Le tribunal judiciaire de Grenoble, statuant le 2 juin 2025, a été saisi d’un litige consécutif à la vente d’un tracteur agricole. L’acquéreur professionnel a sollicité la nullité de la vente pour dol, invoquant un défaut majeur du moteur dissimulé. La juridiction a accueilli sa demande et a accordé diverses indemnités. Elle a prononcé la nullité du contrat pour réticence dolosive du vendeur et a condamné ce dernier à réparer l’ensemble des préjudices subis.
La caractérisation rigoureuse d’une réticence dolosive
La démonstration d’une dissimulation intentionnelle d’information déterminante. Le tribunal retient la qualification dolosive en s’appuyant sur une définition large du dol. Il rappelle que « constitue également un dol la dissimulation intentionnelle par l’un des contractants d’une information dont il sait le caractère déterminant pour l’autre partie » (Cour d’appel de Rennes, le 2 septembre 2025, n°22/01455). L’expertise technique établit que le désordre moteur existait lors de la vente et était indécelable sans test poussé. Le témoignage concordant d’un tiers révèle que le vendeur connaissait le problème et souhaitait éviter des frais. Ces éléments permettent de constater une omission volontaire du vendeur sur un élément essentiel. La connaissance du vice et son caractère caché fondent ainsi la mauvaise foi contractuelle.

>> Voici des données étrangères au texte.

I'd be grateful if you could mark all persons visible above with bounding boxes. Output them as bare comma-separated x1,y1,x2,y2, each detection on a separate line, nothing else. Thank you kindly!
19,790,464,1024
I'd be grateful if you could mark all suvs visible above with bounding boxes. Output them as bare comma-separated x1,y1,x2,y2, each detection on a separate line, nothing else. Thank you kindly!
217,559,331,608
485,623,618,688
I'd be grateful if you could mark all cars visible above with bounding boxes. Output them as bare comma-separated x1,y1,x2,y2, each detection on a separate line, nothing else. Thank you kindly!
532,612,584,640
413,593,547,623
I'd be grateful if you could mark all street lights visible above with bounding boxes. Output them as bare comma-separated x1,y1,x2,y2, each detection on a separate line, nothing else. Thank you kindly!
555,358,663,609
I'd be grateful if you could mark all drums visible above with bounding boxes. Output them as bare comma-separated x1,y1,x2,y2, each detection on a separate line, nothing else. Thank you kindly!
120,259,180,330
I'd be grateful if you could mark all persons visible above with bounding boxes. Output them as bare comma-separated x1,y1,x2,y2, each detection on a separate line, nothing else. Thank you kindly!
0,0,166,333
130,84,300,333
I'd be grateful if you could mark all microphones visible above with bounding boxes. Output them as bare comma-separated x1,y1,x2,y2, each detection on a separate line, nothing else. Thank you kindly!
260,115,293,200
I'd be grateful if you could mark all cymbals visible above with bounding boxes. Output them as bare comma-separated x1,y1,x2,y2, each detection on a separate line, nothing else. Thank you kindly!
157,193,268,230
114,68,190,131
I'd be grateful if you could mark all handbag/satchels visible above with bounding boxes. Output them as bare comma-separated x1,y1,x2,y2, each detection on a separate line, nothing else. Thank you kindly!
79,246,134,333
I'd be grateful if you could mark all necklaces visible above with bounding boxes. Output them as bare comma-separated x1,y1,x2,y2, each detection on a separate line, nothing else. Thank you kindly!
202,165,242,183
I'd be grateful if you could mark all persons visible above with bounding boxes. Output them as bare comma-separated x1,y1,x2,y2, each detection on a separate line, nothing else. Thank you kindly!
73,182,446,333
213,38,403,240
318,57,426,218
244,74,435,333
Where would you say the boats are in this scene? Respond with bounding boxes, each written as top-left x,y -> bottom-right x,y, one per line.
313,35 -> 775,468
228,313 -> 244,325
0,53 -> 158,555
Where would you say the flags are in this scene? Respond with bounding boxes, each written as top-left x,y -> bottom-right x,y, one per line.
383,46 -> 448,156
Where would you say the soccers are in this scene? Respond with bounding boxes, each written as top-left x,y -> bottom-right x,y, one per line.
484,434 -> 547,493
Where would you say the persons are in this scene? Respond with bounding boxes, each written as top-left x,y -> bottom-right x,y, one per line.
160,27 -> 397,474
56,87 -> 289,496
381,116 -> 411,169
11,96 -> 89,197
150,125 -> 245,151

L’effet neutralisateur du dol sur les clauses limitatives de garantie. La réticence dolosive établie produit des effets étendus sur le régime contractuel. Le tribunal écarte la clause d’exclusion de garantie stipulée par le vendeur dans la facture. Cette inapplication est une conséquence directe de la faute dolosive caractérisée. Le dol vicie le consentement de l’acquéreur et rend excusable son erreur sur les qualités substantielles du tracteur. La nullité du contrat est donc prononcée sur le fondement de l’article 1131 du code civil. Les parties doivent ensuite se restituer mutuellement leurs prestations, l’acquéreur rendant le tracteur et le vendeur remboursant le prix. Cette solution assure une protection intégrale de la partie lésée par la mauvaise foi.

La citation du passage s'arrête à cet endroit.